‘Tis the season for parent teacher conferences. The teacher starts: “So you know the grade is ____, so that is because….” And I think, “Wow, well this is sounding really good. My kid is killin’ it.” Or sometimes I’m thinking, “Well, this doesn’t sound good at all. My kid’s really being lazy here?”
But I don’t know the grade they speak of, so I ask. The teacher replies, “Don’t you check the online app?”
I ask, “Should I be? I figured you’d tell me right now if something is going so poorly that you need me to interfere. They’re not my grades.”
Then silence. Pause. Disbelief. After some thought, the teachers thank me for allowing them to do their jobs and allowing kids to get the grades they deserve. Sometimes, they have told me, “It’s time to interfere.” And I do.
But most often, the teachers are glad to hear that they are getting an accurate picture of what my child, their student, can do versus a picture of what their student can do with constant reminders from their mom.
I have worked in public schools for 18 years. I know as a parent that the best thing I can do to help my own kids at school is make them independent. Oh, the tears of the kindergartners who have never done anything without help. Oh, the rough start for the kids each new school year who are used to their parents doing everything for them.
I was at a basketball game the other night and all the parents were talking about an upcoming project that was due for their 6th graders. I asked what it was, as I hadn’t heard him talking about it and hadn’t seen anything. They said that they hadn’t either, but they had looked online and saw it was coming so they had encouraged their kid to get started. I said, “It’s not my project.” Shock from the parents. Do I not care what grade my kid gets? Oh, I sure do care what grade he gets, without help from me. They are his grades.
My gifted and talented 6th grade son in advanced math got a D on his report card this first quarter, along with a C and a bunch of B’s. His ability lever is definitely straight A’s. I didn’t check online once all quarter. I knew it probably wasn’t going to end well, as he never brought home a backpack for an entire quarter.
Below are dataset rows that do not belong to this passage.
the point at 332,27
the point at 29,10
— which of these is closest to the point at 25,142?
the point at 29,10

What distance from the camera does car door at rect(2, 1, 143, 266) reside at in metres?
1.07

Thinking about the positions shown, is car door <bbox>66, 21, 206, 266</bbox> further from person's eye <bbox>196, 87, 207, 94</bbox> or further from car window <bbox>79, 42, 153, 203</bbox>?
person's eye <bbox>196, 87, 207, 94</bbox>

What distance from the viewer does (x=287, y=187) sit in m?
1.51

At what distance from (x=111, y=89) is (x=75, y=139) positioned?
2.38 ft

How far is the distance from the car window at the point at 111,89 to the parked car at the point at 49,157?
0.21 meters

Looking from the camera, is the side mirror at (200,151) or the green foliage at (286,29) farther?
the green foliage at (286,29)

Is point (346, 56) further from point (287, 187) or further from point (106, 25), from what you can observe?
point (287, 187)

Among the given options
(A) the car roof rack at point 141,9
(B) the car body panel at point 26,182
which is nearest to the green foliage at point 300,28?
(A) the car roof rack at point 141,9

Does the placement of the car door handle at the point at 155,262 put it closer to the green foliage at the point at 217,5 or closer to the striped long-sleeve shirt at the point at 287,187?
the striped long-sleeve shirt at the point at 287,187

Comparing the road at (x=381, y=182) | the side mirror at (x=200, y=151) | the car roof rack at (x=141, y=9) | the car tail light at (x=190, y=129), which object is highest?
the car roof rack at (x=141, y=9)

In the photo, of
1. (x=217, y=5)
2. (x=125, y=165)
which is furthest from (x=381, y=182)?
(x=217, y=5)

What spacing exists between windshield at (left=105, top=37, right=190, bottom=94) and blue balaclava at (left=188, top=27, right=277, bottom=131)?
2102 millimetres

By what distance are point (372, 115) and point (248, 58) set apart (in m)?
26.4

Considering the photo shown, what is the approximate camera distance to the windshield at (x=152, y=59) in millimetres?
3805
I could’ve easily looked online, hounded him about what was due, created a huge relationship and connection around his laziness, delivered consequences based on his lack of effort…but those all would’ve been extrinsic motivators.
They’re not my grades.
I myself could’ve helped him and we could’ve gotten straight A’s. But I got my own grades, when I was in school. These were his grades. And I was glad that he was able to see if he could make it just by getting 100% on the tests. He couldn’t. I was able to see, after I looked when the report card came out, that teachers gave him a chance, sometimes even two, to turn in homework and assignments. He didn’t. He deserves the grades he got. Now, he will have a quarter of more check-ins from mom before I let him have at it on his own again next quarter. Eventually, he has to be intrinsically motivated to do well. Getting good grades to avoid consequences, or to get the latest iPhone or a car as a reward, are grades based on extrinsic motivation.
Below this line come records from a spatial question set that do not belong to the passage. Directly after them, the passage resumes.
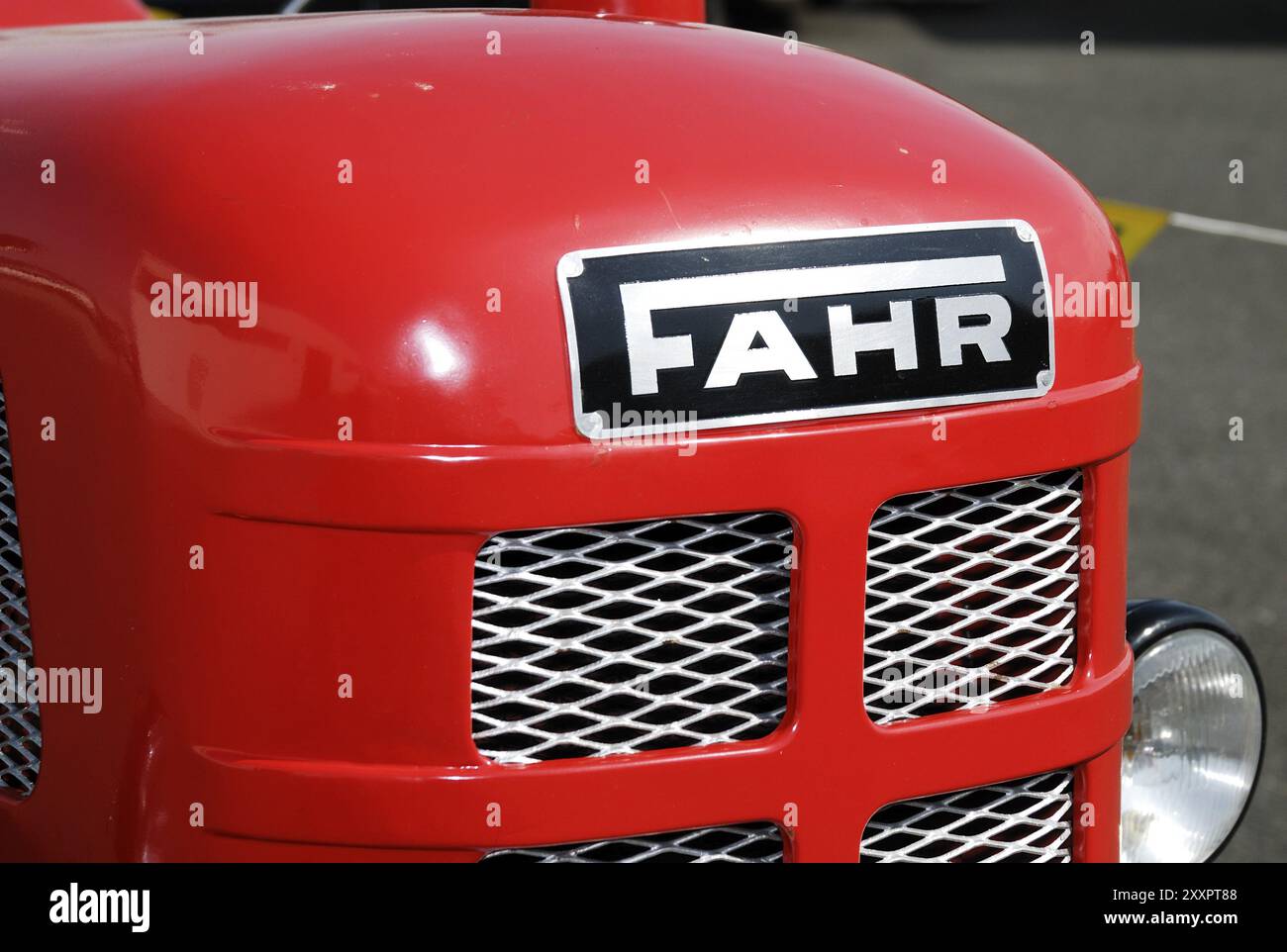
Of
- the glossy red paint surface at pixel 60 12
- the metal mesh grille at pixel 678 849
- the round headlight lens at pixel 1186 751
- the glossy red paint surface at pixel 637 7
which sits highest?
the glossy red paint surface at pixel 60 12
If you have to ask your kid, every night, after you looked online three times, if they have that project turned in or when they plan on studying for the upcoming test, your child is what we educators call cue dependent. We know they’re cue dependent because they need constant cuing at school to do anything. And so we educators know the grades they are getting are because of you, and not their ability. Teachers are seeing your combined grades.
Let them flail in middle school. It’s the prefect opportunity for them to see what will work, and what won’t. My freshman son got straight A’s this first year of high school. I never glanced online; I waited for the report card. Out of the 12 quarters of middle school, about ½ weren’t awesome. Even though with some reminders and cues from mom, it could’ve easily been 12 quarters of all A’s. But, they’re not my grades.
Now let me say, learning comes pretty easy for my kids. They don’t have any sort of delays or disabilities. But they’re normal kids; they want to do as little as possible in order to get the A. That makes them efficient. That makes them self-motivated, intrinsically desiring an A.
It’s time to rip the band-aid off. Your kid is their own person. Their grades are their own. Let them handle it, and quit emailing the teachers every day about the confusion over the grade not being in for the homework you and your child worked on the previous night. If you let your kid handle it on his own, the kid might have been listening when the teacher said that he wouldn’t be putting the grades in for a few days. But your kid just waits for you to handle it. No need to listen, you’ll send an email. Hover much?